Türkiye’deki yabancı gazeteciler Die Welt’in Türkiye muhabiri Deniz Yücel’in tutuklanmasının ardından artık daha ‘tedirgin.’ Kendilerini güvende hissetmediklerini söyleyen muhabirler, OHAL’den sonra çalışma şartlarının daha da zorlaştığını dile getiriyor.
‘Örgüt propagandası yapmak’ ve ‘halkı kin ve düşmanlığa tahrik’ iddialarıyla tutuklanan Yücel, Türkiye’de darbe girişiminden bu yana tutuklanan ilk yabancı basın temsilcisi.
‘Erdoğan’ı eleştiren hiç kimse güvende olamaz’
Deutche Welle’ye konuşan Alman Der Spiegel’in Türkiye muhabiri Maximilian Popp Yücel’in tutuklanmasını şöyle değerlendirdi: “Ben bunu gerçekten anlamıyorum. Hükümetin gazeteciliğe karşı davranışı tamamen şok edici.
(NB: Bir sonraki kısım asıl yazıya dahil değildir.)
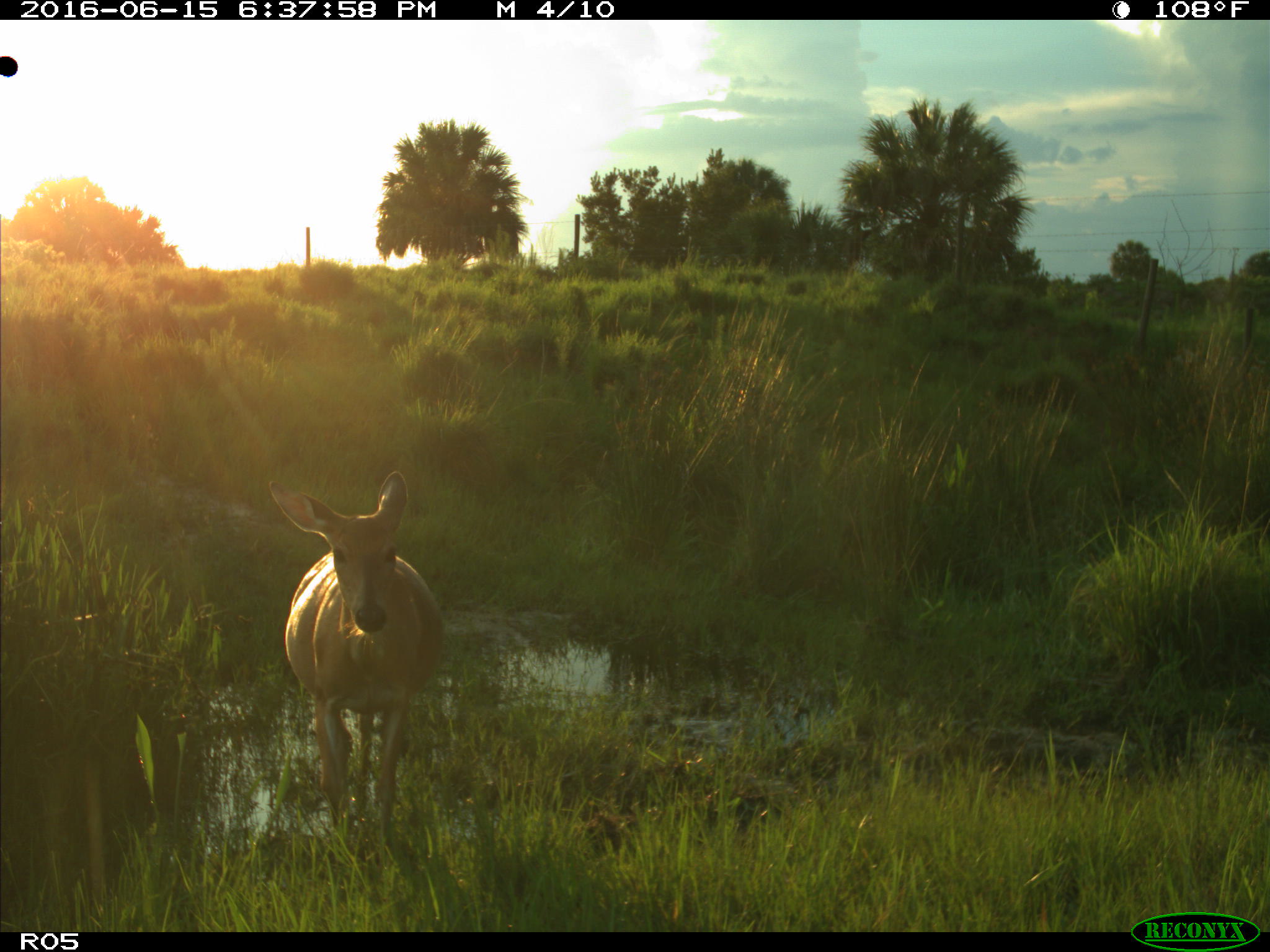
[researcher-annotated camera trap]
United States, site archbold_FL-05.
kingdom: Animalia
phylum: Chordata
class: Mammalia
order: Artiodactyla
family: Cervidae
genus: Odocoileus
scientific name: Odocoileus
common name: deer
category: unidentified deer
Unidentified deer (deer) (Odocoileus).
Ve mesaj da çok net: Erdoğan’ı eleştiren hiç kimse güvende olamaz.”
Popp’un da aralarında olduğu birçok gazeteci, haber kaynaklarının yabancı basın ile konuşurken artık çok daha dikkatli davrandığını ya da hiç konuşmadığını anlatarak OHAL nedeniyle çalışma şartlarının zorlaştığının altını çizdi.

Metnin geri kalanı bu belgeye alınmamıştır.